Cassazione civile sezione lavoro ordinanza n° 9095/2020 del 18/05/2020 – La sospensione del dipendente pubblico sottoposto a procedimento penale, diviene priva di titolo, qualora all'esito del procedimento penale non venga attivato quello disciplinare.

Nell'impiego pubblico contrattualizzato, la sospensione facoltativa del dipendente sottoposto a procedimento penale, in quanto misura cautelare, diviene priva di titolo qualora, all'esito del procedimento penale, non venga attivatoquello disciplinare. L'onere di attivarsi per consentire la tempestiva ripresa del procedimento disciplinare, una volta definito quello penale, grava sull'amministrazione e non sul dipendente pubblico. Il legislatore, prima, e le parti collettive poi, hanno posto un preciso onere a carico delle amministrazioni, che, una volta fatto ricorso alla misura cautelare, non possono rimanere inerti e devono sollecitamente adottare tutte le iniziative necessarie a consentire una tempestiva ripresa del procedimento.

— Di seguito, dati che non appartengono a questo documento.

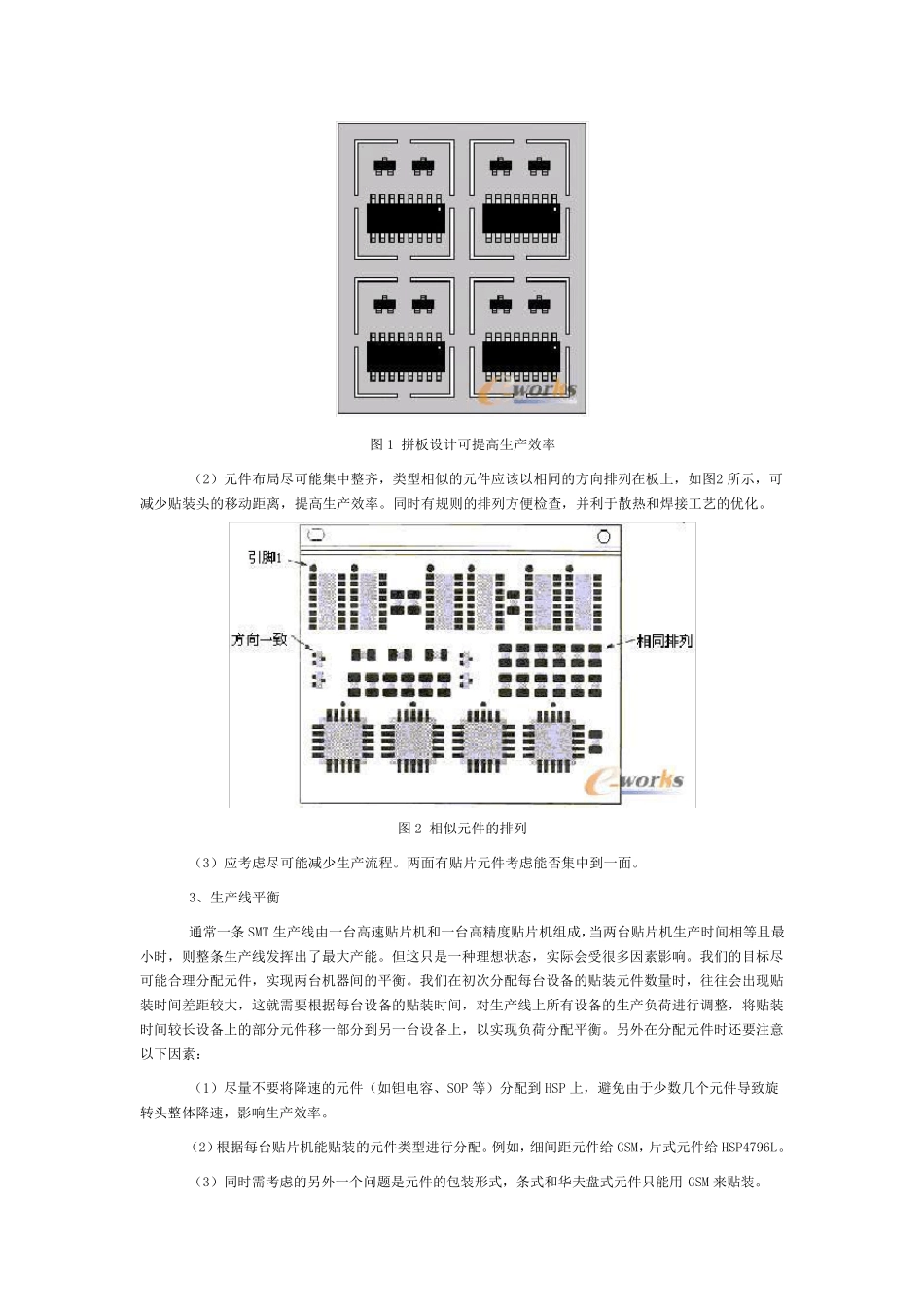 e-works

图 1 拼板设计可提高生产效率

（2）元件布局尽可能集中整齐，类型相似的元件应该以相同的方向排列在板上，如图2 所示，可减少贴装头的移动距离，提高生产效率。同时有规则的排列方便检查，并利于散热和焊接工艺的优化。

引脚1

方向一致

相同排列

e-works

图 2 相似元件的排列

（3）应考虑尽可能减少生产流程。两面有贴片元件考虑能否集中到一面。

3、生产线平衡

通常一条 SMT 生产线由一台高速贴片机和一台高精度贴片机组成，当两台贴片机生产时间相等且最小时，则整条生产线发挥出了最大产能。但这只是一种理想状态，实际会受很多因素影响。我们的目标尽可能合理分配元件，实现两台机器间的平衡。我们在初次分配每台设备的贴装元件数量时，往往会出现贴装时间差距较大，这就需要根据每台设备的贴装时间，对生产线上所有设备的生产负荷进行调整，将贴装时间较长设备上的部分元件移一部分到另一台设备上，以实现负荷分配平衡。另外在分配元件时还要注意以下因素：

（1）尽量不要将降速的元件（如钽电容、SOP 等）分配到 HSP 上，避免由于少数几个元件导致旋转头整体降速，影响生产效率。

（2）根据每台贴片机能贴装的元件类型进行分配。例如，细间距元件给 GSM，片式元件给 HSP4796L。

（3）同时需考虑的另外一个问题是元件的包装形式，条式和华夫盘式元件只能用 GSM 来贴装。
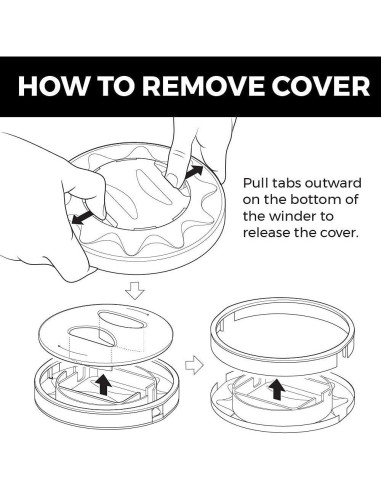 HOW TO REMOVE COVER

Pull tabs outward on the bottom of the winder to release the cover.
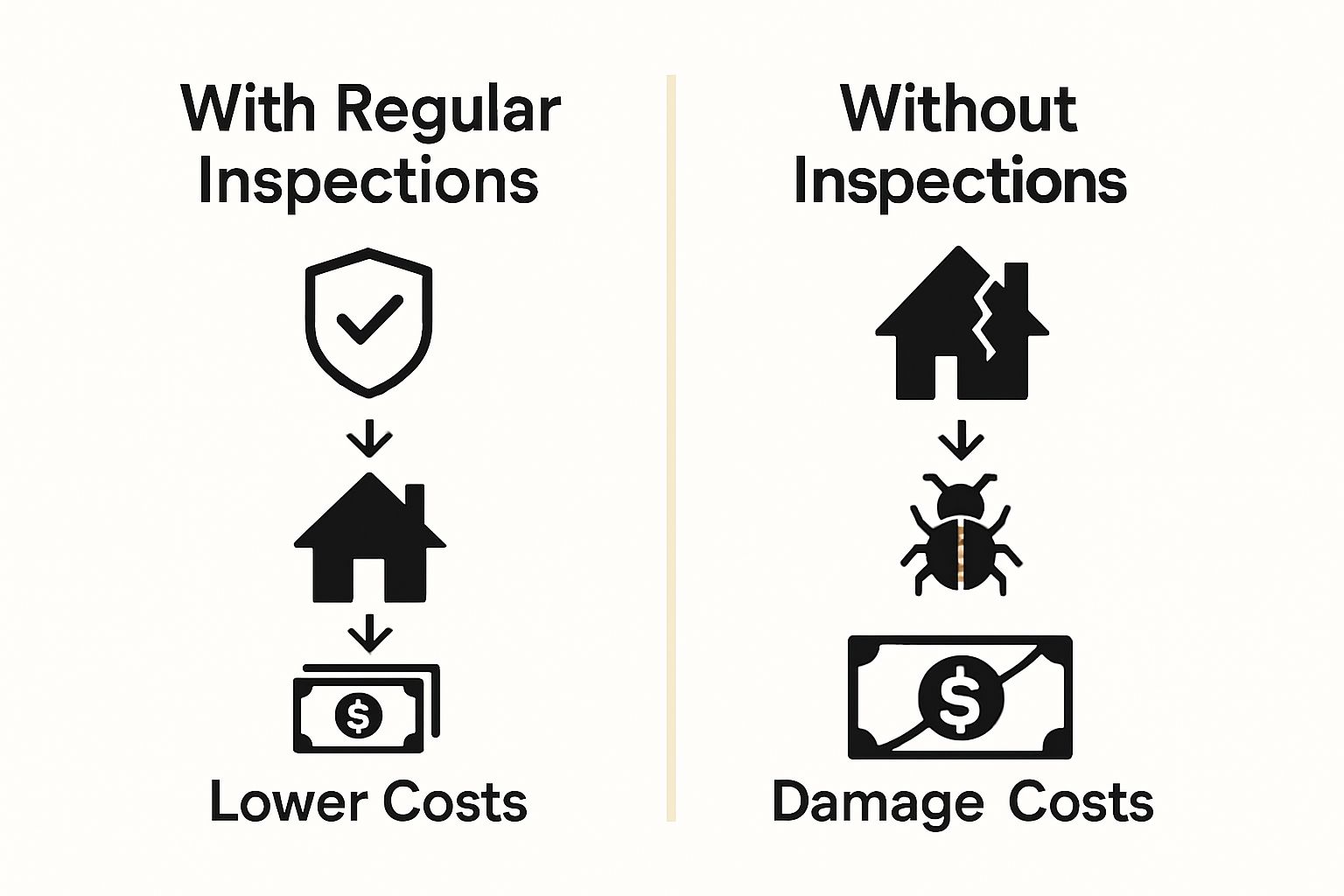 With Regular Inspections

$

Lower Costs

Without Inspections

$

Damage Costs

A tal fine il legislatore, per consentire alle Pubbliche Amministrazioni di avere tempestiva notizia dei processi penali avviati a carico di dipendenti pubblici e del loro esito, ha imposto precisi oneri di comunicazione a carico del Pubblico Ministero e della cancelleria del giudice che ha emesso il provvedimento. Mai è stato previsto, a carico del dipendente sottoposto a processo penale e sospeso dal servizio, un obbligo di collaborazione e un dovere di comunicazione delle sentenze penali, a prescindere dalla natura e dal contenuto di dette decisioni.